I still think that most time should be in SDL. Say, by high school a kid spends 70% of their time in SDL and 30% in directed learning. I would tend to want that some of that 30% spent on human history, evolution, social studies, human psychology, current events...things that help a child have perspective on the world and society. We can do this in a way that lights interest and curiosity.
One final thought from a very different angle. I have a long standing interest in genocide and why humans keep repeating this horror. My German mother in law wanted everyone to know that the Nazi's weren't drawn from criminal and thugs. They were the neighbors you'd gone to school with. They were what your siblings turned into. So, up and down the street and even within your own family, some became nazi’s while others resisted. They were in the same economic and social structures so what made some go one way vs the other? My theory is that it has to do with internal vs external locus of control. Those with more external locus of control become more fearful and move to join a group and hide behind us-and-them mentality. Interestingly some studies, (sorry don’t remember source) show a decrease in internal locus of control within American kids. I strongly suspect that good SDL will nurture internal locus of control. Which could be a really good thing on the societal level as well as the personal.
Ok, gotta go take my daughter for craft supplies :)
Thank you Mr Gray. This is extremely helpful.
We've just embarked on homsechool SDE for our 6 year old.
I really find it so challenging in so many ways, notwithstanding I see how much our child learns on his own. Indeed, he started reading words at 3 years age without having had any instruction whatsoever.
Some of the questions that churn around in my mind at various times are....
* what if he never shows interest in a particular area of knowledge that is important for living?
* what is he wants to learn something but doens't have the prior knowledge/learning required? (will this provide the motivation for him to go and learn it?)
* how are standards of excellence achieved?

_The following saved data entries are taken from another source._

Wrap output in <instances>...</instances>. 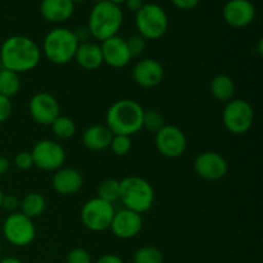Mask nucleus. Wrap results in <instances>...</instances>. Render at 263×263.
Returning <instances> with one entry per match:
<instances>
[{
  "instance_id": "dca6fc26",
  "label": "nucleus",
  "mask_w": 263,
  "mask_h": 263,
  "mask_svg": "<svg viewBox=\"0 0 263 263\" xmlns=\"http://www.w3.org/2000/svg\"><path fill=\"white\" fill-rule=\"evenodd\" d=\"M222 17L229 26L243 28L256 18V8L251 0H229L222 9Z\"/></svg>"
},
{
  "instance_id": "4be33fe9",
  "label": "nucleus",
  "mask_w": 263,
  "mask_h": 263,
  "mask_svg": "<svg viewBox=\"0 0 263 263\" xmlns=\"http://www.w3.org/2000/svg\"><path fill=\"white\" fill-rule=\"evenodd\" d=\"M210 91L216 100L228 103L235 97V82H234L233 77H230L229 74H217L211 80Z\"/></svg>"
},
{
  "instance_id": "c85d7f7f",
  "label": "nucleus",
  "mask_w": 263,
  "mask_h": 263,
  "mask_svg": "<svg viewBox=\"0 0 263 263\" xmlns=\"http://www.w3.org/2000/svg\"><path fill=\"white\" fill-rule=\"evenodd\" d=\"M131 146H133L131 136L113 135L109 148L113 152V154H116L118 157H122L126 156L131 151Z\"/></svg>"
},
{
  "instance_id": "20e7f679",
  "label": "nucleus",
  "mask_w": 263,
  "mask_h": 263,
  "mask_svg": "<svg viewBox=\"0 0 263 263\" xmlns=\"http://www.w3.org/2000/svg\"><path fill=\"white\" fill-rule=\"evenodd\" d=\"M79 44L73 31L66 27H55L46 33L41 53L50 63L63 66L73 61Z\"/></svg>"
},
{
  "instance_id": "a19ab883",
  "label": "nucleus",
  "mask_w": 263,
  "mask_h": 263,
  "mask_svg": "<svg viewBox=\"0 0 263 263\" xmlns=\"http://www.w3.org/2000/svg\"><path fill=\"white\" fill-rule=\"evenodd\" d=\"M108 2L112 3V4L118 5V7H121V4H125L126 0H108Z\"/></svg>"
},
{
  "instance_id": "ea45409f",
  "label": "nucleus",
  "mask_w": 263,
  "mask_h": 263,
  "mask_svg": "<svg viewBox=\"0 0 263 263\" xmlns=\"http://www.w3.org/2000/svg\"><path fill=\"white\" fill-rule=\"evenodd\" d=\"M0 263H22L20 258L13 256H8V257H2L0 258Z\"/></svg>"
},
{
  "instance_id": "4468645a",
  "label": "nucleus",
  "mask_w": 263,
  "mask_h": 263,
  "mask_svg": "<svg viewBox=\"0 0 263 263\" xmlns=\"http://www.w3.org/2000/svg\"><path fill=\"white\" fill-rule=\"evenodd\" d=\"M133 80L136 85L144 89H152L162 84L164 79V68L153 58H144L134 66Z\"/></svg>"
},
{
  "instance_id": "4c0bfd02",
  "label": "nucleus",
  "mask_w": 263,
  "mask_h": 263,
  "mask_svg": "<svg viewBox=\"0 0 263 263\" xmlns=\"http://www.w3.org/2000/svg\"><path fill=\"white\" fill-rule=\"evenodd\" d=\"M126 7H127L128 10L136 13L141 9V7L144 5L143 0H126Z\"/></svg>"
},
{
  "instance_id": "c03bdc74",
  "label": "nucleus",
  "mask_w": 263,
  "mask_h": 263,
  "mask_svg": "<svg viewBox=\"0 0 263 263\" xmlns=\"http://www.w3.org/2000/svg\"><path fill=\"white\" fill-rule=\"evenodd\" d=\"M95 2V4H98V3H103V2H105V0H94Z\"/></svg>"
},
{
  "instance_id": "cd10ccee",
  "label": "nucleus",
  "mask_w": 263,
  "mask_h": 263,
  "mask_svg": "<svg viewBox=\"0 0 263 263\" xmlns=\"http://www.w3.org/2000/svg\"><path fill=\"white\" fill-rule=\"evenodd\" d=\"M164 125H166V123H164L163 116H162L158 110L156 109L144 110L143 128H145L146 131H149V133L156 135V134L158 133Z\"/></svg>"
},
{
  "instance_id": "9d476101",
  "label": "nucleus",
  "mask_w": 263,
  "mask_h": 263,
  "mask_svg": "<svg viewBox=\"0 0 263 263\" xmlns=\"http://www.w3.org/2000/svg\"><path fill=\"white\" fill-rule=\"evenodd\" d=\"M33 166L43 171H57L66 162V152L55 140L45 139L33 145L31 151Z\"/></svg>"
},
{
  "instance_id": "393cba45",
  "label": "nucleus",
  "mask_w": 263,
  "mask_h": 263,
  "mask_svg": "<svg viewBox=\"0 0 263 263\" xmlns=\"http://www.w3.org/2000/svg\"><path fill=\"white\" fill-rule=\"evenodd\" d=\"M97 194L99 199L108 203H116L120 200V181L116 179H104L98 185Z\"/></svg>"
},
{
  "instance_id": "58836bf2",
  "label": "nucleus",
  "mask_w": 263,
  "mask_h": 263,
  "mask_svg": "<svg viewBox=\"0 0 263 263\" xmlns=\"http://www.w3.org/2000/svg\"><path fill=\"white\" fill-rule=\"evenodd\" d=\"M10 167L9 159L5 158V157H0V177L4 176L7 174V171Z\"/></svg>"
},
{
  "instance_id": "79ce46f5",
  "label": "nucleus",
  "mask_w": 263,
  "mask_h": 263,
  "mask_svg": "<svg viewBox=\"0 0 263 263\" xmlns=\"http://www.w3.org/2000/svg\"><path fill=\"white\" fill-rule=\"evenodd\" d=\"M3 198H4V193H3V190L0 189V208H2V203H3Z\"/></svg>"
},
{
  "instance_id": "6ab92c4d",
  "label": "nucleus",
  "mask_w": 263,
  "mask_h": 263,
  "mask_svg": "<svg viewBox=\"0 0 263 263\" xmlns=\"http://www.w3.org/2000/svg\"><path fill=\"white\" fill-rule=\"evenodd\" d=\"M73 12L74 3L72 0H41L40 3V13L48 22H66Z\"/></svg>"
},
{
  "instance_id": "1a4fd4ad",
  "label": "nucleus",
  "mask_w": 263,
  "mask_h": 263,
  "mask_svg": "<svg viewBox=\"0 0 263 263\" xmlns=\"http://www.w3.org/2000/svg\"><path fill=\"white\" fill-rule=\"evenodd\" d=\"M115 207L99 198L87 200L81 210V222L87 230L94 233H102L108 230L115 216Z\"/></svg>"
},
{
  "instance_id": "c756f323",
  "label": "nucleus",
  "mask_w": 263,
  "mask_h": 263,
  "mask_svg": "<svg viewBox=\"0 0 263 263\" xmlns=\"http://www.w3.org/2000/svg\"><path fill=\"white\" fill-rule=\"evenodd\" d=\"M126 44H127V49L130 51L131 58H136V57L141 55L146 49V40L139 33L126 39Z\"/></svg>"
},
{
  "instance_id": "72a5a7b5",
  "label": "nucleus",
  "mask_w": 263,
  "mask_h": 263,
  "mask_svg": "<svg viewBox=\"0 0 263 263\" xmlns=\"http://www.w3.org/2000/svg\"><path fill=\"white\" fill-rule=\"evenodd\" d=\"M20 207V200L15 195L12 194H4V198H3V203H2V208L5 210L7 212L13 213V212H17V208Z\"/></svg>"
},
{
  "instance_id": "2f4dec72",
  "label": "nucleus",
  "mask_w": 263,
  "mask_h": 263,
  "mask_svg": "<svg viewBox=\"0 0 263 263\" xmlns=\"http://www.w3.org/2000/svg\"><path fill=\"white\" fill-rule=\"evenodd\" d=\"M14 164L20 170H30L33 166L31 152H20L14 157Z\"/></svg>"
},
{
  "instance_id": "423d86ee",
  "label": "nucleus",
  "mask_w": 263,
  "mask_h": 263,
  "mask_svg": "<svg viewBox=\"0 0 263 263\" xmlns=\"http://www.w3.org/2000/svg\"><path fill=\"white\" fill-rule=\"evenodd\" d=\"M135 26L145 40H158L168 30V15L161 5L146 3L135 13Z\"/></svg>"
},
{
  "instance_id": "f3484780",
  "label": "nucleus",
  "mask_w": 263,
  "mask_h": 263,
  "mask_svg": "<svg viewBox=\"0 0 263 263\" xmlns=\"http://www.w3.org/2000/svg\"><path fill=\"white\" fill-rule=\"evenodd\" d=\"M100 49H102L103 63L112 68H123L133 59L127 49L126 39L120 37V36H113L102 41Z\"/></svg>"
},
{
  "instance_id": "c9c22d12",
  "label": "nucleus",
  "mask_w": 263,
  "mask_h": 263,
  "mask_svg": "<svg viewBox=\"0 0 263 263\" xmlns=\"http://www.w3.org/2000/svg\"><path fill=\"white\" fill-rule=\"evenodd\" d=\"M73 32H74V36H76L77 41H79L80 44L86 43V41H89V37H91V36H90L87 26H81V27H77Z\"/></svg>"
},
{
  "instance_id": "a211bd4d",
  "label": "nucleus",
  "mask_w": 263,
  "mask_h": 263,
  "mask_svg": "<svg viewBox=\"0 0 263 263\" xmlns=\"http://www.w3.org/2000/svg\"><path fill=\"white\" fill-rule=\"evenodd\" d=\"M84 176L81 172L72 167H61L54 171L51 186L54 192L61 195H73L84 186Z\"/></svg>"
},
{
  "instance_id": "ddd939ff",
  "label": "nucleus",
  "mask_w": 263,
  "mask_h": 263,
  "mask_svg": "<svg viewBox=\"0 0 263 263\" xmlns=\"http://www.w3.org/2000/svg\"><path fill=\"white\" fill-rule=\"evenodd\" d=\"M194 171L200 179L207 181H218L226 176L229 164L217 152H203L195 158Z\"/></svg>"
},
{
  "instance_id": "f03ea898",
  "label": "nucleus",
  "mask_w": 263,
  "mask_h": 263,
  "mask_svg": "<svg viewBox=\"0 0 263 263\" xmlns=\"http://www.w3.org/2000/svg\"><path fill=\"white\" fill-rule=\"evenodd\" d=\"M144 108L133 99H120L105 113V126L113 135L131 136L143 128Z\"/></svg>"
},
{
  "instance_id": "e433bc0d",
  "label": "nucleus",
  "mask_w": 263,
  "mask_h": 263,
  "mask_svg": "<svg viewBox=\"0 0 263 263\" xmlns=\"http://www.w3.org/2000/svg\"><path fill=\"white\" fill-rule=\"evenodd\" d=\"M94 263H125L123 259L121 258L120 256L113 253H108V254H103L102 257L97 259Z\"/></svg>"
},
{
  "instance_id": "a18cd8bd",
  "label": "nucleus",
  "mask_w": 263,
  "mask_h": 263,
  "mask_svg": "<svg viewBox=\"0 0 263 263\" xmlns=\"http://www.w3.org/2000/svg\"><path fill=\"white\" fill-rule=\"evenodd\" d=\"M0 258H2V246H0Z\"/></svg>"
},
{
  "instance_id": "b1692460",
  "label": "nucleus",
  "mask_w": 263,
  "mask_h": 263,
  "mask_svg": "<svg viewBox=\"0 0 263 263\" xmlns=\"http://www.w3.org/2000/svg\"><path fill=\"white\" fill-rule=\"evenodd\" d=\"M21 89V81L18 73L3 68L0 71V94L7 98L14 97Z\"/></svg>"
},
{
  "instance_id": "7c9ffc66",
  "label": "nucleus",
  "mask_w": 263,
  "mask_h": 263,
  "mask_svg": "<svg viewBox=\"0 0 263 263\" xmlns=\"http://www.w3.org/2000/svg\"><path fill=\"white\" fill-rule=\"evenodd\" d=\"M67 263H92L91 254L84 248H73L67 254Z\"/></svg>"
},
{
  "instance_id": "37998d69",
  "label": "nucleus",
  "mask_w": 263,
  "mask_h": 263,
  "mask_svg": "<svg viewBox=\"0 0 263 263\" xmlns=\"http://www.w3.org/2000/svg\"><path fill=\"white\" fill-rule=\"evenodd\" d=\"M72 2H73L74 4H76V3H82V2H85V0H72Z\"/></svg>"
},
{
  "instance_id": "bb28decb",
  "label": "nucleus",
  "mask_w": 263,
  "mask_h": 263,
  "mask_svg": "<svg viewBox=\"0 0 263 263\" xmlns=\"http://www.w3.org/2000/svg\"><path fill=\"white\" fill-rule=\"evenodd\" d=\"M164 257L161 249L154 246H144L136 249L133 256L134 263H163Z\"/></svg>"
},
{
  "instance_id": "f704fd0d",
  "label": "nucleus",
  "mask_w": 263,
  "mask_h": 263,
  "mask_svg": "<svg viewBox=\"0 0 263 263\" xmlns=\"http://www.w3.org/2000/svg\"><path fill=\"white\" fill-rule=\"evenodd\" d=\"M200 0H171L174 7H176L180 10H192L198 7Z\"/></svg>"
},
{
  "instance_id": "f8f14e48",
  "label": "nucleus",
  "mask_w": 263,
  "mask_h": 263,
  "mask_svg": "<svg viewBox=\"0 0 263 263\" xmlns=\"http://www.w3.org/2000/svg\"><path fill=\"white\" fill-rule=\"evenodd\" d=\"M28 112L36 123L50 126L58 116H61V107L55 98L49 92H36L28 102Z\"/></svg>"
},
{
  "instance_id": "39448f33",
  "label": "nucleus",
  "mask_w": 263,
  "mask_h": 263,
  "mask_svg": "<svg viewBox=\"0 0 263 263\" xmlns=\"http://www.w3.org/2000/svg\"><path fill=\"white\" fill-rule=\"evenodd\" d=\"M154 197L153 186L143 177L127 176L120 181V202L126 210L141 215L151 210Z\"/></svg>"
},
{
  "instance_id": "473e14b6",
  "label": "nucleus",
  "mask_w": 263,
  "mask_h": 263,
  "mask_svg": "<svg viewBox=\"0 0 263 263\" xmlns=\"http://www.w3.org/2000/svg\"><path fill=\"white\" fill-rule=\"evenodd\" d=\"M12 110L13 105L12 102H10V98H7L0 94V123L5 122L10 117Z\"/></svg>"
},
{
  "instance_id": "a878e982",
  "label": "nucleus",
  "mask_w": 263,
  "mask_h": 263,
  "mask_svg": "<svg viewBox=\"0 0 263 263\" xmlns=\"http://www.w3.org/2000/svg\"><path fill=\"white\" fill-rule=\"evenodd\" d=\"M54 135L62 140L71 139L76 134V123L67 116H58L50 125Z\"/></svg>"
},
{
  "instance_id": "2eb2a0df",
  "label": "nucleus",
  "mask_w": 263,
  "mask_h": 263,
  "mask_svg": "<svg viewBox=\"0 0 263 263\" xmlns=\"http://www.w3.org/2000/svg\"><path fill=\"white\" fill-rule=\"evenodd\" d=\"M141 229H143L141 215L134 212V211L122 208V210L115 212L109 230L112 231L116 238L127 240V239H133L136 235H139Z\"/></svg>"
},
{
  "instance_id": "aec40b11",
  "label": "nucleus",
  "mask_w": 263,
  "mask_h": 263,
  "mask_svg": "<svg viewBox=\"0 0 263 263\" xmlns=\"http://www.w3.org/2000/svg\"><path fill=\"white\" fill-rule=\"evenodd\" d=\"M73 59L81 68L86 69V71H95L102 64H104L100 45L92 43V41L79 44Z\"/></svg>"
},
{
  "instance_id": "9b49d317",
  "label": "nucleus",
  "mask_w": 263,
  "mask_h": 263,
  "mask_svg": "<svg viewBox=\"0 0 263 263\" xmlns=\"http://www.w3.org/2000/svg\"><path fill=\"white\" fill-rule=\"evenodd\" d=\"M154 144L161 156L174 159L185 153L187 140L181 128L174 125H164L154 136Z\"/></svg>"
},
{
  "instance_id": "49530a36",
  "label": "nucleus",
  "mask_w": 263,
  "mask_h": 263,
  "mask_svg": "<svg viewBox=\"0 0 263 263\" xmlns=\"http://www.w3.org/2000/svg\"><path fill=\"white\" fill-rule=\"evenodd\" d=\"M3 69V66H2V61H0V71H2Z\"/></svg>"
},
{
  "instance_id": "412c9836",
  "label": "nucleus",
  "mask_w": 263,
  "mask_h": 263,
  "mask_svg": "<svg viewBox=\"0 0 263 263\" xmlns=\"http://www.w3.org/2000/svg\"><path fill=\"white\" fill-rule=\"evenodd\" d=\"M113 134L105 125L89 126L82 134V144L92 152H102L109 148Z\"/></svg>"
},
{
  "instance_id": "7ed1b4c3",
  "label": "nucleus",
  "mask_w": 263,
  "mask_h": 263,
  "mask_svg": "<svg viewBox=\"0 0 263 263\" xmlns=\"http://www.w3.org/2000/svg\"><path fill=\"white\" fill-rule=\"evenodd\" d=\"M122 23L123 12L121 7L105 0L92 7L89 14L87 28L90 36L102 43L107 39L117 36L118 31L122 27Z\"/></svg>"
},
{
  "instance_id": "6e6552de",
  "label": "nucleus",
  "mask_w": 263,
  "mask_h": 263,
  "mask_svg": "<svg viewBox=\"0 0 263 263\" xmlns=\"http://www.w3.org/2000/svg\"><path fill=\"white\" fill-rule=\"evenodd\" d=\"M3 236L13 247L23 248L35 240L36 228L33 221L21 212H13L3 222Z\"/></svg>"
},
{
  "instance_id": "0eeeda50",
  "label": "nucleus",
  "mask_w": 263,
  "mask_h": 263,
  "mask_svg": "<svg viewBox=\"0 0 263 263\" xmlns=\"http://www.w3.org/2000/svg\"><path fill=\"white\" fill-rule=\"evenodd\" d=\"M222 122L226 130L233 135L248 133L254 122V110L251 103L244 99H231L225 103L222 110Z\"/></svg>"
},
{
  "instance_id": "5701e85b",
  "label": "nucleus",
  "mask_w": 263,
  "mask_h": 263,
  "mask_svg": "<svg viewBox=\"0 0 263 263\" xmlns=\"http://www.w3.org/2000/svg\"><path fill=\"white\" fill-rule=\"evenodd\" d=\"M20 208L21 213H23L28 218L33 220V218L43 215L44 211H45V197L43 194H40V193H28L20 202Z\"/></svg>"
},
{
  "instance_id": "f257e3e1",
  "label": "nucleus",
  "mask_w": 263,
  "mask_h": 263,
  "mask_svg": "<svg viewBox=\"0 0 263 263\" xmlns=\"http://www.w3.org/2000/svg\"><path fill=\"white\" fill-rule=\"evenodd\" d=\"M43 53L32 39L23 35H13L5 39L0 46V61L4 69L23 73L32 71L40 63Z\"/></svg>"
}]
</instances>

* does everything have to be self-taught or autodiactic in SDE? Is there no role for teachers or mentors with greater subject matter expertise in an area?

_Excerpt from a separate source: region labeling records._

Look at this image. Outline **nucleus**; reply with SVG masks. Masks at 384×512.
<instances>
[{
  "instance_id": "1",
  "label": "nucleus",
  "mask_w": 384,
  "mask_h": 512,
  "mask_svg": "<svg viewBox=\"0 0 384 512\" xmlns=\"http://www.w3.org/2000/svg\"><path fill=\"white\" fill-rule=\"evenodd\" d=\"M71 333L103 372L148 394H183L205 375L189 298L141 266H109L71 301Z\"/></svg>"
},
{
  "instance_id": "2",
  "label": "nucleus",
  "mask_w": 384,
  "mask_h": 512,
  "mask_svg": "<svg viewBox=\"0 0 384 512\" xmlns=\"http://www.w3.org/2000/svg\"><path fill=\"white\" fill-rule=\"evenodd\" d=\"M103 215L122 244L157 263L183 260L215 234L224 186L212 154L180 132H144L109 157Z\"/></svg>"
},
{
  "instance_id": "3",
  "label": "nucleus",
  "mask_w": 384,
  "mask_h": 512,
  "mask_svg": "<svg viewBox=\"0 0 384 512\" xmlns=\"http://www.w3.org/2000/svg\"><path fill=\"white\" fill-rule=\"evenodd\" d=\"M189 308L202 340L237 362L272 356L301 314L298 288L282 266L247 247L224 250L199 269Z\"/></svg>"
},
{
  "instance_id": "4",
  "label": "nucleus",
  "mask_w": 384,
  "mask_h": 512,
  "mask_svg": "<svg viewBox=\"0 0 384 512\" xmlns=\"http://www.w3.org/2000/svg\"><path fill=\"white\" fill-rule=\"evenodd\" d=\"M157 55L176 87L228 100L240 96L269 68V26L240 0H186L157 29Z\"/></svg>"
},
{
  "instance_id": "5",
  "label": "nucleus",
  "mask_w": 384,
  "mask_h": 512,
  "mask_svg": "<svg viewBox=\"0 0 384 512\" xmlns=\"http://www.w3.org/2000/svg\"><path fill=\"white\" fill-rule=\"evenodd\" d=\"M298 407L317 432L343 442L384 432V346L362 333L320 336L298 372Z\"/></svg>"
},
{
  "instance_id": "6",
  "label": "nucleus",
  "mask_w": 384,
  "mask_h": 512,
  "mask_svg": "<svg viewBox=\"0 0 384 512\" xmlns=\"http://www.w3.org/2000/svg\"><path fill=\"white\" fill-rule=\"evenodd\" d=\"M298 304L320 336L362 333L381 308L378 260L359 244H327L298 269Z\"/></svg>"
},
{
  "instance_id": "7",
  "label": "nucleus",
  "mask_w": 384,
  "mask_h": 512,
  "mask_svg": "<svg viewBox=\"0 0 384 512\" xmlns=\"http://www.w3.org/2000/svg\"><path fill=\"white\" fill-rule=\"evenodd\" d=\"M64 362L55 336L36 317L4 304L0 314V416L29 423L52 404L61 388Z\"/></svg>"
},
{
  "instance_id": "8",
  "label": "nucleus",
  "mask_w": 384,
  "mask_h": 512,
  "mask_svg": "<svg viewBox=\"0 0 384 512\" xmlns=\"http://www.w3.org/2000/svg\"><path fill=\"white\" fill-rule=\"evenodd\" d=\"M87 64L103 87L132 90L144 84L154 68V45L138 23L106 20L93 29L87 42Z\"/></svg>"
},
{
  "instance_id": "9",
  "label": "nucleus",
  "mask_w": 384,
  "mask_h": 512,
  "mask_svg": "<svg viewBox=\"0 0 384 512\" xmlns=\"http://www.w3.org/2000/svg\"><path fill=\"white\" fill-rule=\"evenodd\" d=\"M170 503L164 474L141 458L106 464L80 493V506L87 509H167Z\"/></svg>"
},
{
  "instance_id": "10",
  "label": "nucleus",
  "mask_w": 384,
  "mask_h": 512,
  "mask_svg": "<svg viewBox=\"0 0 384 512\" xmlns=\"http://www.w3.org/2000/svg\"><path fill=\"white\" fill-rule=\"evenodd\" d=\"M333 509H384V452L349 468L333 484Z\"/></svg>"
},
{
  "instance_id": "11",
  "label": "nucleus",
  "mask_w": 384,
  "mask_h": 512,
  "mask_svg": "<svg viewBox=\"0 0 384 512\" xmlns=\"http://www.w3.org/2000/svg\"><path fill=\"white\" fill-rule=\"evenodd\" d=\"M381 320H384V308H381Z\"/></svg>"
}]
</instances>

One thing that I regularly struggle with is on the one hand the child's democractric rights and not coercing them, and on the other, fields of knowledge are not democratic...there are pinrciples of physics and mathematics, there are rules of grammar in languages, if you want to learn Japanese you have to memorise thousands of Kanji....and so on. There is "submission" involved... Matthew B Crawford his book The World Beyond Your Head talks about this (specifically citing from memory, Iris Murdoch talking about learning Russian and "submitting" to the Russian language). There seems to be some kind of philosophical conflict here that I can't quite reconcile.
Anyway, thanks again Mr Gray for the very helpful article and opportunity to share my thoughts.